El joven destrozó los pobres argumentos de la joven que parecía defender la existencia de Dios, pues la otra saltaba de un campo a otro y no se sabía si estaba a favor o en contra de su misma vida. Hasta este punto no les había visto las caras, pues una pared de caballeros ingleses nos separaba.
—No puedes tener una fe ciega. No puedes confiar en lo que no conoces. La fe de los budistas se basa en la experiencia… —decía aquel mensajero de iniquidad, que ya había comenzado a exasperarme—. La cuestión, —apuntaba— es que las características que adjudicamos a la deidad son aquellas de las que carecemos y que quisiéramos ver en las personas alrededor de nosotros…
Su disertación era ágil y engañosa, sin contar que estaba llena de contradicciones.
Traté de moverme y no pude hacerlo. Quería huir de una conversación a la que no había sido invitado, pero no me fue posible. Estaba casi hipnotizado y sentí dentro de mi ser un extraño temor. Quería gritar, tirar un libro, botar la estantería o golpear a aquel hombre para hacerlo desistir de su conversación. Vencerlo en debate y argumentación no sería suficiente. Debía hacerle callar, fuera esto lo último que hiciera en la vida.
Se me figuró que aquel individuo no era más que un negro baal que había descendido a reclamar himnos de alabanza para su gloria.
Movido por este celo intenso empecé a caminar sintiendo que me dirigía a la última y la más heroica de las cruzadas, mientras la voz de aquel individuo no desaparecía: ‘la religión no debe limitar tu creencia. Si creer en Dios te hace feliz, adelante. Si creer en varios dioses te satisface, eres libre para hacerlo. Si eres feliz al no creer en ninguno, eres un ser supra espiritual con libre albedrío’. Su argumento era cada vez más perverso a medida me acercaba, su ciencia anunciaba la nada, su arte la decadencia y su hombría se avergonzaba del honor, pues es cosa de hombres creer en un Dios que posee un reino que solo arrebatarán los valientes.
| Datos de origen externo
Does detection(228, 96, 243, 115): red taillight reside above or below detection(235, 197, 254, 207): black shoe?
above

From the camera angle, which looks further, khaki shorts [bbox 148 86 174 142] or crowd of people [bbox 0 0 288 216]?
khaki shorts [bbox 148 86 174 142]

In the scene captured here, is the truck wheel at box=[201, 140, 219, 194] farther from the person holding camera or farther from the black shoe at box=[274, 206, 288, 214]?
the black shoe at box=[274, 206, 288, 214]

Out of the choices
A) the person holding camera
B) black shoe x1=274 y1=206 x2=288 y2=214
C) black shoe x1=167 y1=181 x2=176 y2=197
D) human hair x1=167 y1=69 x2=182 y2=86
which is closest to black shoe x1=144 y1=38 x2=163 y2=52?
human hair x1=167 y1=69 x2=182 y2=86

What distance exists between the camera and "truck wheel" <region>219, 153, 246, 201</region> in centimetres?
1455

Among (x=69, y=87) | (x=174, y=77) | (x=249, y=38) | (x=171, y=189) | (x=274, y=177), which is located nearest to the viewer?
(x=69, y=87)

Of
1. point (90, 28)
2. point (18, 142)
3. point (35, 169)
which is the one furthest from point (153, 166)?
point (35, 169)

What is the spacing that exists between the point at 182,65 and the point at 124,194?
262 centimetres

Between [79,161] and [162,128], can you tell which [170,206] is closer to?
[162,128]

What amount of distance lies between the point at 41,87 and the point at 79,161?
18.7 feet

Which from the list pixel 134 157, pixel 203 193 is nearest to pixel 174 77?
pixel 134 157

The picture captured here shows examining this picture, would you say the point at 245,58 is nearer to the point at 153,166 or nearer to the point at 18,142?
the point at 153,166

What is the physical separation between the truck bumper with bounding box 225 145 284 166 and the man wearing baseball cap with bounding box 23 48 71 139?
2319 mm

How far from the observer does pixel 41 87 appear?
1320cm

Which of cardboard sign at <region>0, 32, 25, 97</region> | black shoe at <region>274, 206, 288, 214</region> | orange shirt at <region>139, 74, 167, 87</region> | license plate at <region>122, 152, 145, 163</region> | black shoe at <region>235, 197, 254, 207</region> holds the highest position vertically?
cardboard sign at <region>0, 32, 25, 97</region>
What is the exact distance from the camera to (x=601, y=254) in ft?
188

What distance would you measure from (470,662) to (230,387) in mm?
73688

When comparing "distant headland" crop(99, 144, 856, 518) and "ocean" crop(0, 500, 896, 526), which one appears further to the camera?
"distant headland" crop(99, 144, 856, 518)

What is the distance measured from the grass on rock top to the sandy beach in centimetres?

Antes de que alcanzara el final del pasillo, se les unió una voz: era la empleada de la Biblioteca que les suplicaba continuar su conversación en otro lado. Y eso fue lo que hicieron. Salieron del pasillo y tomaron las escaleras rumbo a la salida mientras seguían su charla. Pude ver el pálido rostro de aquel hombre común que se me figuró la encarnación de un baal negro, con una mitra blasfema en su frente y una toga de ébano con los rayos de la noche.

Mi corazón volvió de nuevo a su ritmo normal con una rapidez asombrosa. Caminé hacia el escritorio de aquella pequeña mujer de lentes y le hice algunas preguntas rápidas acerca de la fe y de Dios, como queriendo comprobar que había despertado de una pesadilla. Ella las respondió de manera amable pero breve y me dijo que no podía hablar más en ese lugar. Asentí con una sonrisa que fue correspondida y me dirigí a las escaleras que llevan a la salida. Pensé además que en una ocasión diferente me gustaría encontrarme con ese singular grupo para poder compartirles mi fe.
Afuera la lluvia había desaparecido por completo y el cielo limpio dejaba ver las primeras estrellas en el domo nocturno.

1 comentario:

Anónimo dijo...

Es realmente duro ver cómo se puede confundir tanto a las personas con argumentos vacíos de contenido real (vacíos de vida, llenos de soberbia... )

Gracias por contarnos tu experiencia Sam.

Y qué bueno que podemos confiar que Él encaminará a bien al que en su corazón tiene el verdadero deseo de conocerle.